GRAPPARTE, I PEZZI UNICI DI ROMANO LEVI - Il racconto sull'argomento che negli anni mi ha sempre appassionato, l'etichetta del vino.

Quante volte avevamo oltrepassato quel cancello per entrare in quell'aia, cortile simile a tanti qui in Langa, rustico e famiglare. Romano ti accoglieva con aria un po’ restia e distaccata, ma poi conoscendoti si ammorbidiva subito. Una persona che sembra sia vissuta fuori dal tempo, in un mondo tutto suo, fatto di ritmi lenti, strette di mano e dedizione al lavoro. 
Romano Levi è una persona che non si dimentica. Si è conquistato una notorietà diffusa in tutto il mondo con la sua semplicità e il suo carisma che per anni ha trasmesso attraverso le sue etichette “artistiche”.

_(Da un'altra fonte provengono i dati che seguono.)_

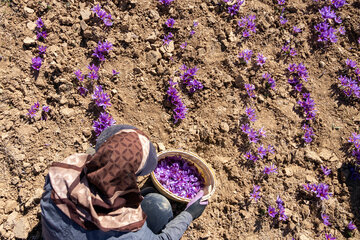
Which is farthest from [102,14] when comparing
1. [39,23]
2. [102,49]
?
[39,23]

Romano Levi, il “Grappaiolo Angelico” come lo soprannominò Luigi Veronelli sul settimanale Epoca, è stato un artigiano, un distillatore, un artista, un poeta, ma soprattutto, come lui amava definirsi, un “ignaro” 
 La sua priorità era quella di promuovere le visite alla distilleria per far conoscere la fatica, l’impegno, la passione che metteva in ogni sua bottiglia. ‘Quando si viene nella mia distilleria – ripeteva Romano – non è obbligatorio comprare una bottiglia, ma è obbligatorio assaggiare la grappa’, e quando qualcuno non degustava, come i bambini di numerose scolaresche che andavano a trovarlo, lui ne versava un po’ sul palmo della mano, per farne assaporare almeno la fragranza. 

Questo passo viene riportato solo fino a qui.